I suspect the source of your comment was probably a comparison of how I appeared somewhat sane in the mornings and you comparing it to your own experience of being harried and exhausted and tired when your husband travels. (Or else, you are just a really kind, sweet soul who was taking pity on my crazy and offering me a kind word. Which is quite possible.) But if you are in any way comparing my five minutes with your reality, just stop. Please. Anyone can appear sane and composed for five minutes.
As a photographer, I know this so well. With the right lighting and styling and artful angles, you can make the darkest, most horrible things look beautiful for just a moment. But the reality is often far more complicated than what falls within the boundaries of the frame.
I promise, to you or any other mom out there struggling and comparing yourself to another mom: the reality is, we're all struggling. Composure is just a myth. Every second spent in motherhood is fraught with doubt and guessing and uncertainty and frustration. Parenting is insane--it really is. We bring these helpless beings into the world, we love them with a fierceness that is just unexplainable, yet they make our lives crazy. They're unpredictable and demanding and completely dependent upon us and sometimes, really bratty. They can also break our hearts with a smile or a giggle. We would tear apart another who would criticize them, yet at times, we mutter what little assholes they can be under our breath. We want the very best for them, yet our best never seems to be enough: they are forever demanding more and we are forever seeing someone else that appears to be doing it better. Then, take this two-person job and suddenly shift it all onto the shoulders of one person, it becomes monumentally hard. And so, so isolating. (There's a reason God designed this parenting scheme to work best as a partnership between two people).

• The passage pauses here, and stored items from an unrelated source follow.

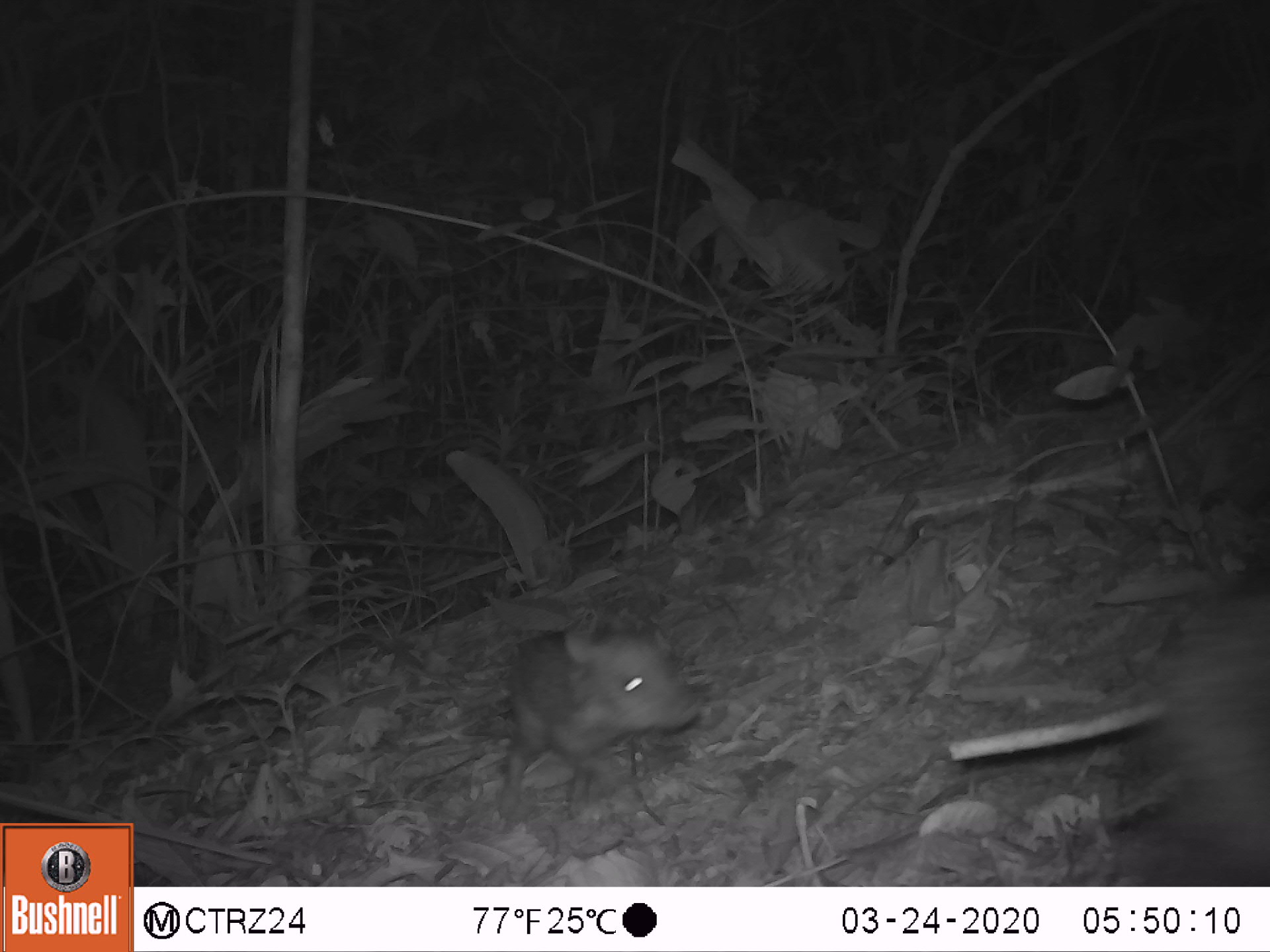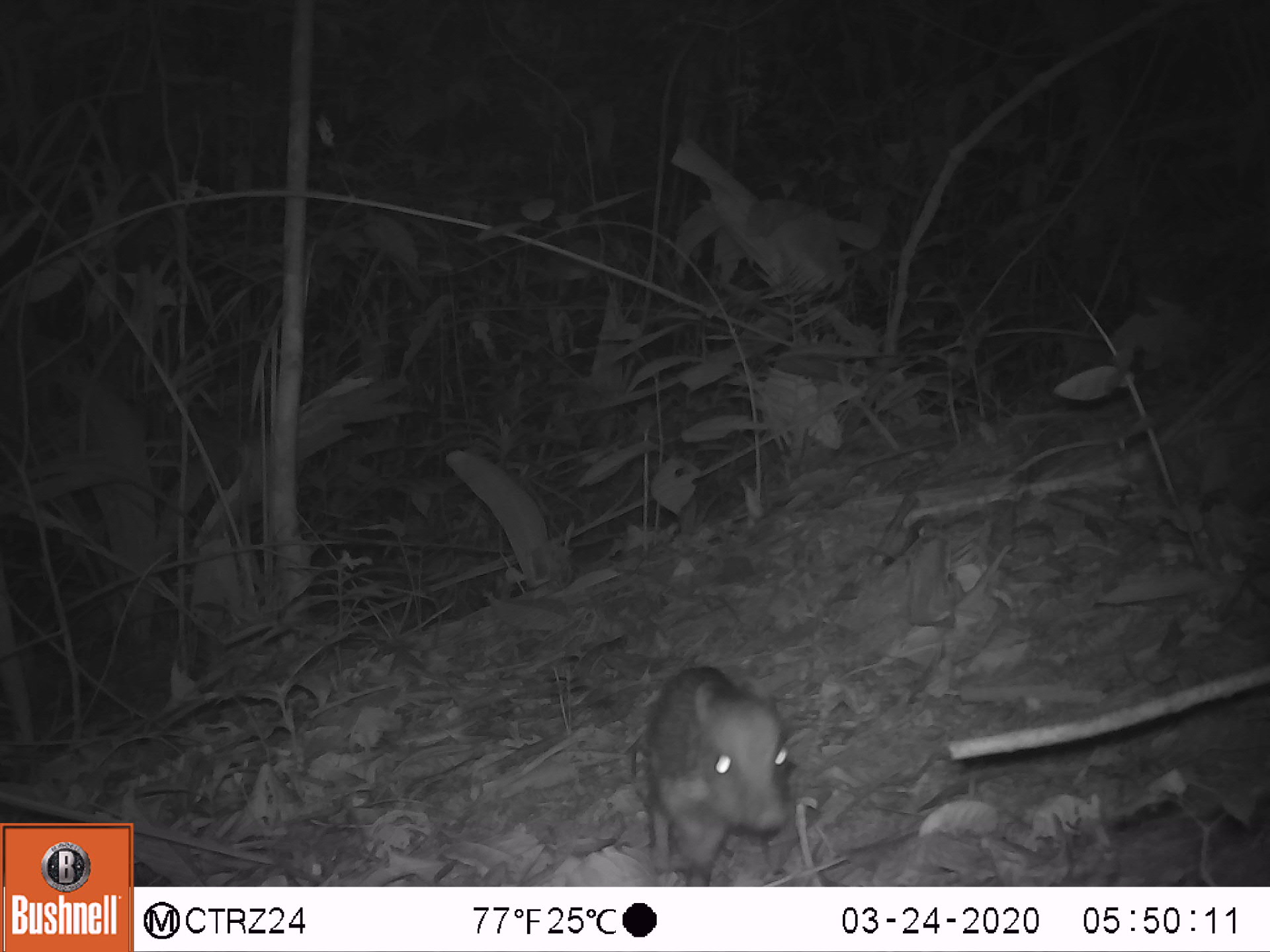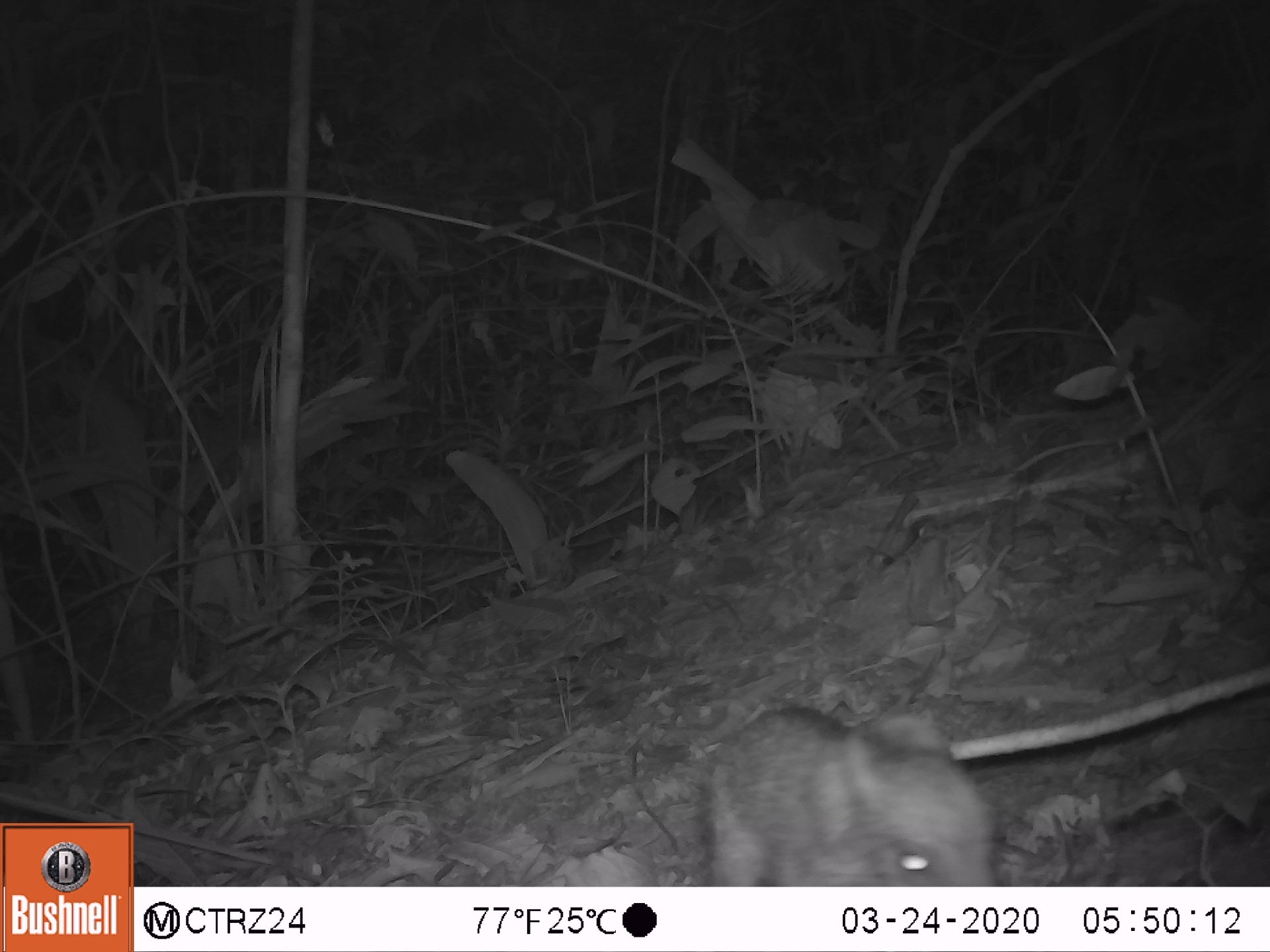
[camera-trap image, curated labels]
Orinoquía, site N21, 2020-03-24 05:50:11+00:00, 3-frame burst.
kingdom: Animalia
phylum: Chordata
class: Mammalia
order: Artiodactyla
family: Tayassuidae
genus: Pecari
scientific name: Pecari tajacu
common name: collared peccary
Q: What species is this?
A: Collared peccary (Pecari tajacu).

I honestly have no idea how full-time single parents do it, but I suspect that if asked, they give the same answer that I give when non-military parents ask how I manage a year-long deployment: you figure it out, because you don't have the option to fail. Someone is depending on you, so you figure it the eff out. Quitting, failing, giving up aren't options, so you just do it. I'm not made of special stuff. There isn't anything particularly unique about me. Just like any other mom, I love my children enough to do my best to raise them into successful adults, and no matter how my surroundings or circumstances my change along the way, I'll find my way. No mom out there possesses a secret gene or trait that makes her better able to do this. Each of us is unique, with our own talents and skills and varying strengths, sure--but we all contain the ONE thing we need to do this job well: a sacrificial love for our children that pushes us beyond our boundaries to meet their needs.
I may not have composure, and my house my not be clean and my hair may be dirty--but I love my kids. So do you. We'll give them what they need to grow into independent adults--it may not always be pretty or Pinterest-worthy. But at the end of the day, that's enough.